MINNEAPOLIS (AP) — Former Minnesota Rep. William "Bill" Frenzel, a deficit hawk who spent 20 years in the U.S. House and later successfully helped lobby for the North American Free Trade Agreement, has died after a fight with cancer. He was 86.
Frenzel, a moderate Republican who advised both Republican and Democratic presidents on economic matters, died Monday at his home in McLean, Virginia, according to D.J. Nordquist, spokeswoman for the Brookings Institution, the Washington-based think tank where Frenzel had been a guest scholar since 1991. Nordquist said she spoke with Frenzel's family early Monday.
"Bill was widely regarded as somebody with a willingness to bridge divides in Washington and work with colleagues on both sides of the aisle," said Republican Rep. Erik Paulsen, who now holds Frenzel's seat. He added that Frenzel "represented the absolute best in public service."
Frenzel was re-elected nine times after winning his first election in 1970 to represent the state's 3rd District in the Minneapolis suburbs. Known for his crusade to balance the budget, Frenzel was the House's principal Republican economic spokesman, the ranking minority member on the House Budget Committee and sat on the powerful House Ways and Means Committee.
But he also was known for his famous "Frenzel doodles," which he would draw during meetings. After deciding not to seek re-election in 1990, he became a special adviser on NAFTA to President Bill Clinton — who said in a speech that he planned to frame a doodle that Frenzel sent him on NAFTA after the legislation passed in 1993.

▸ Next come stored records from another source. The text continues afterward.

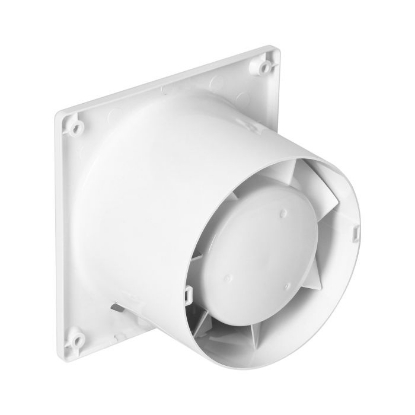 Imagine VENTILATOR FI 100MM FARA GRILA, RULMENT CU BILE ( MONTAJ SI PE TAVAN )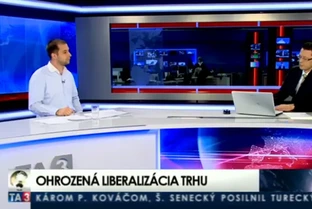 Dávid Vlnka o ohrozenej liberalizácii trhu | TA3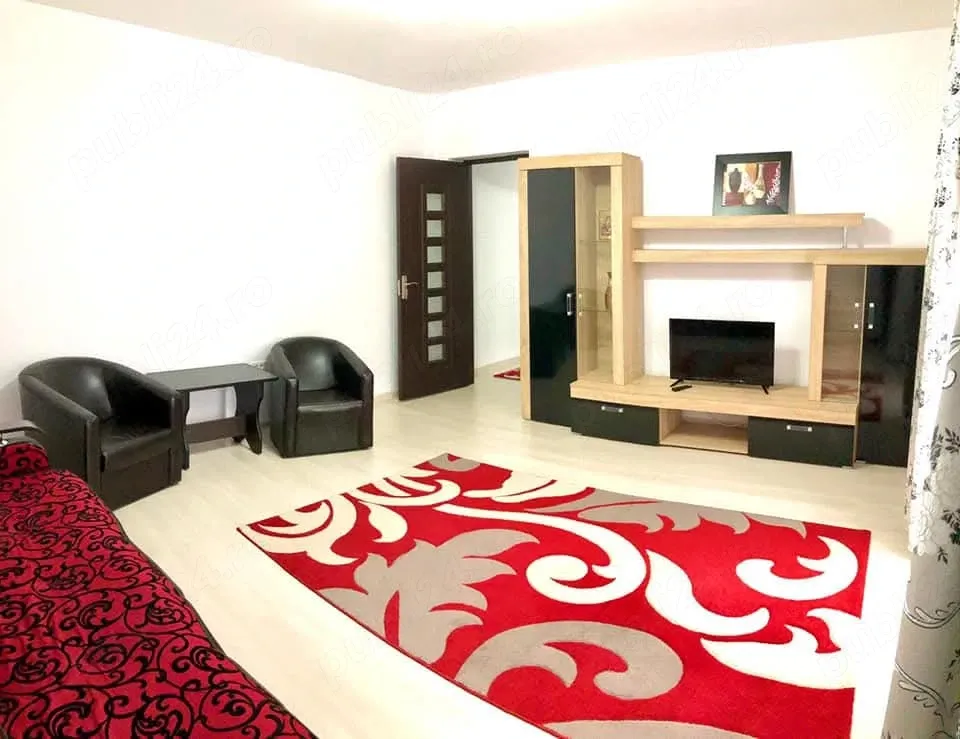 Închiriez garsonieră Papesti-Leordeni 40mp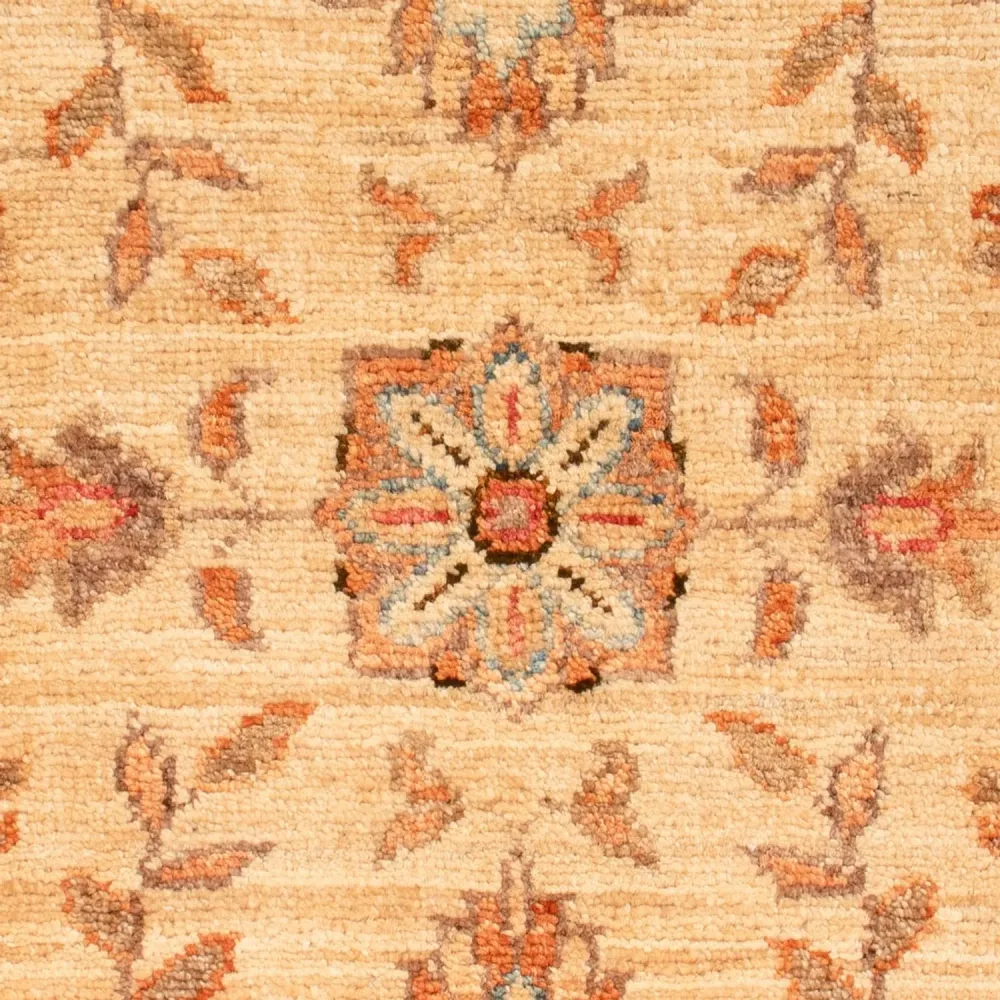 Ziegler Teppich - 69 x 50 cm - beige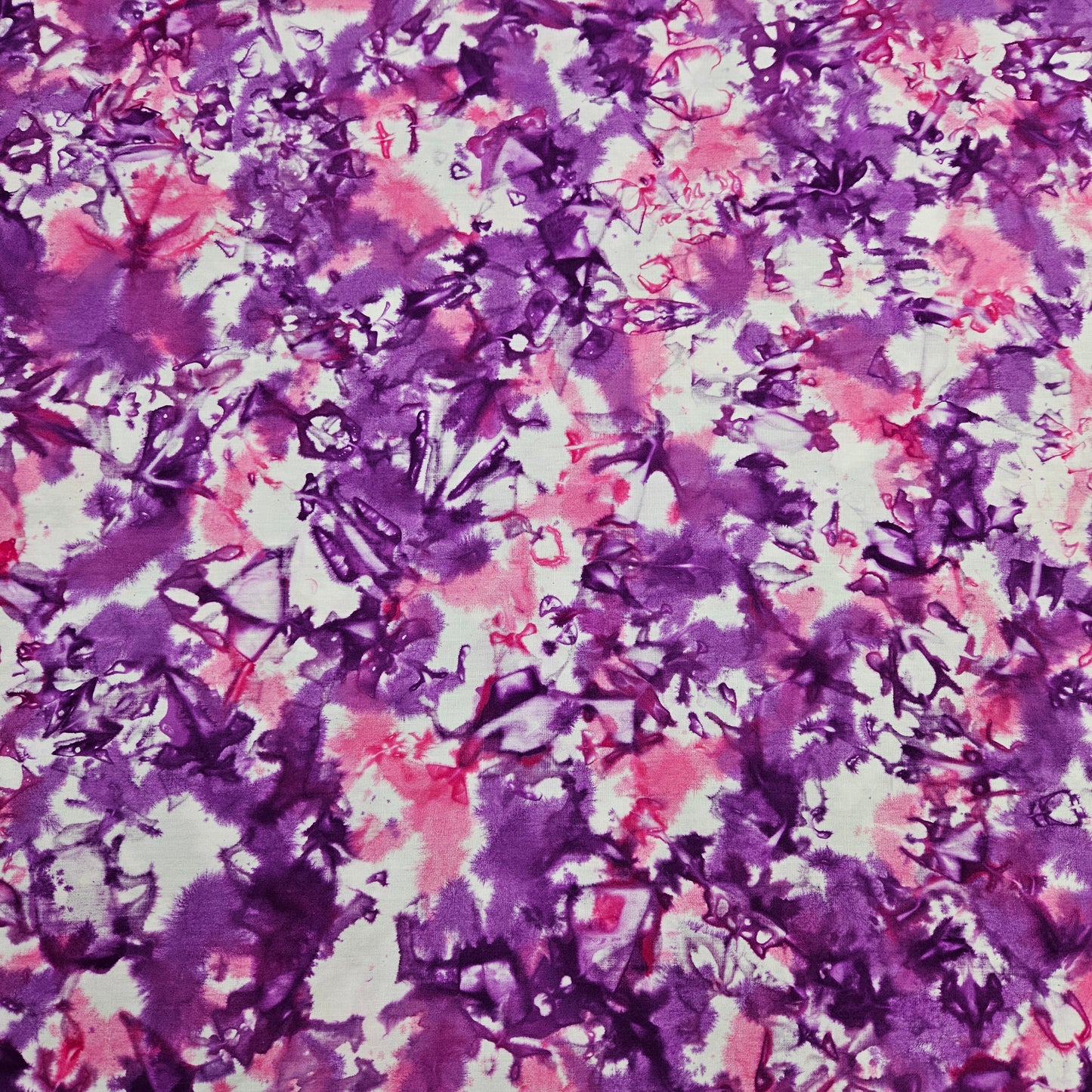 Kaleidoscope Liliac Batik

President George W. Bush appointed him to the Society Security Commission in 2001, and a year later to the Advisory Committee on Trade Policy and Negotiations. He also was a congressional representative to the General Agreement on Tariffs and Trade in Geneva for 15 years.
Last month, Frenzel was awarded the Order of the Aztec Eagle — the highest honor Mexico confers on foreigners — for his work on NAFTA, which expanded cross-border commerce among Canada, the United States and Mexico. In 2000, Frenzel was awarded the Order of the Rising Sun, Gold and Silver Star by the emperor of Japan for his efforts to advance trade and the U.S.-Japanese relationship.
Democratic Gov. Mark Dayton commended Frenzel's intelligence, friendliness and humanity, saying he "really served our state and the nation as one of the leading tax experts in the U.S. House."
A St. Paul native, Frenzel received his bachelor's and master's degrees from Dartmouth College. He was a naval officer during the Korean War and served eight years in the Minnesota House before being elected to Congress.
Former Democratic Rep. Tim Penny of Minnesota, who served with Frenzel in the House and also criticized the budget deficit, called Frenzel a mentor.
"I always knew I could trust the accuracy of his view on any given issue — particularly budget and tax matters," said Penny, who co-founded the Economic Club of Minnesota with Frenzel and former Republican Minnesota Rep. Mark Kennedy.
Frenzel is survived by his wife of 63 years, Ruthy, along with three daughters and two grandchildren.